Research Press Release
薬物中毒の悪循環を断ち切る
Nature Neuroscience
2015年2月3日
コカインの常用中止によるマウスの抑うつ様行動は、特定の脳領域での神経連絡を妨げると緩和できるという報告が、今週のオンライン版に掲載される。
コカインなど依存性のある物質の常用を中止すると、不安で憂うつな状態が生じる可能性があり、これがさらなる薬物乱用をもたらす。このような現象の神経基盤をより理解するために、Manuel Mameliほかの研究者は、コカイン摂取後のマウスで神経生理学的応答を調べた。Mameliらは、コカイン摂取したマウスでは、外側手綱という不愉快な事態に応答するとされる脳領域から吻側内側被蓋核という別の脳領域への連絡が増強していることを発見した。この連絡増強は長く持続し、最初の薬物摂取から数日間続いた。研究ではまた、神経連絡の増強を妨げる小タンパク質が、コカイン常用中止によって誘導されるマウスの抑うつ様行動を軽減できることも示された。
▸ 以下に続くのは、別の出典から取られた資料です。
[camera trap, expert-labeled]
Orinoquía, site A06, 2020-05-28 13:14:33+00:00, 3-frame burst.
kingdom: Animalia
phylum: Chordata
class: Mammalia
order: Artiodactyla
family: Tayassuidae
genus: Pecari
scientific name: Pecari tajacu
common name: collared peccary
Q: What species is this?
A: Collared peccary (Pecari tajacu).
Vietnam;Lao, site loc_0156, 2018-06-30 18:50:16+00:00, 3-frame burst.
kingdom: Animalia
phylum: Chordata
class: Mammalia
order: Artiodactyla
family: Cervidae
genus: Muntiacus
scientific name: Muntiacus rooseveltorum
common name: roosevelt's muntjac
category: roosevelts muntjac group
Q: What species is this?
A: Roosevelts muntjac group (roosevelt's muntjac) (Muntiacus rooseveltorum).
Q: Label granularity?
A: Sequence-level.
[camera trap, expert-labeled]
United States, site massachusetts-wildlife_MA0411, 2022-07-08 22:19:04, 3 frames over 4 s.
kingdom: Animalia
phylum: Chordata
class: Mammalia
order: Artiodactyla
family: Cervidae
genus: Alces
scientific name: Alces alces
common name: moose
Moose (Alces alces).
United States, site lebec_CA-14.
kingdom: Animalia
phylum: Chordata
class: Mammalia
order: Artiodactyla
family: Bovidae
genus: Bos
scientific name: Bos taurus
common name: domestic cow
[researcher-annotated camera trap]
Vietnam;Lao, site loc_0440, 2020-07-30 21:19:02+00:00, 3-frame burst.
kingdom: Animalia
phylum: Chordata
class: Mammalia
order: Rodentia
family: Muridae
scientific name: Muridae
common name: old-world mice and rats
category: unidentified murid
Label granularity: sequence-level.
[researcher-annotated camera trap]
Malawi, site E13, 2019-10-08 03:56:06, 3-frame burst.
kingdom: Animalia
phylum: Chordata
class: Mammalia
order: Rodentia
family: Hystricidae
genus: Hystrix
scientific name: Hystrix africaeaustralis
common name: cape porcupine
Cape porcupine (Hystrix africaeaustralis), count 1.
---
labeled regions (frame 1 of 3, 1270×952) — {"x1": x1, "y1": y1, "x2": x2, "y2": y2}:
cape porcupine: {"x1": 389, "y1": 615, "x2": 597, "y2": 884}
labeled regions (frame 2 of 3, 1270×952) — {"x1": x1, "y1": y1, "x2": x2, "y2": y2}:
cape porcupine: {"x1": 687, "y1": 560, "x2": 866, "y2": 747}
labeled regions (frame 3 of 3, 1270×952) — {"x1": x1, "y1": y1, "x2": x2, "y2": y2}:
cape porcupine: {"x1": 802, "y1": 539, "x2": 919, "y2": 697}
臨床における介入に適用するには一層の研究が必要だが、今回の研究は、薬物に伴う抑うつのような悪い情動状態の軽減に向けて、候補分子と 解剖学的標的を特定するものである。また同時に、薬物が引き起こす悪い症状の原因がさまざまな不愉快な事態を処理する特定の脳領域にある可能性も示している。
doi:10.1038/nn.3923
「Nature 関連誌注目のハイライト」は、ネイチャー広報部門が報道関係者向けに作成したリリースを翻訳したものです。より正確かつ詳細な情報が必要な場合には、必ず原著論文をご覧ください。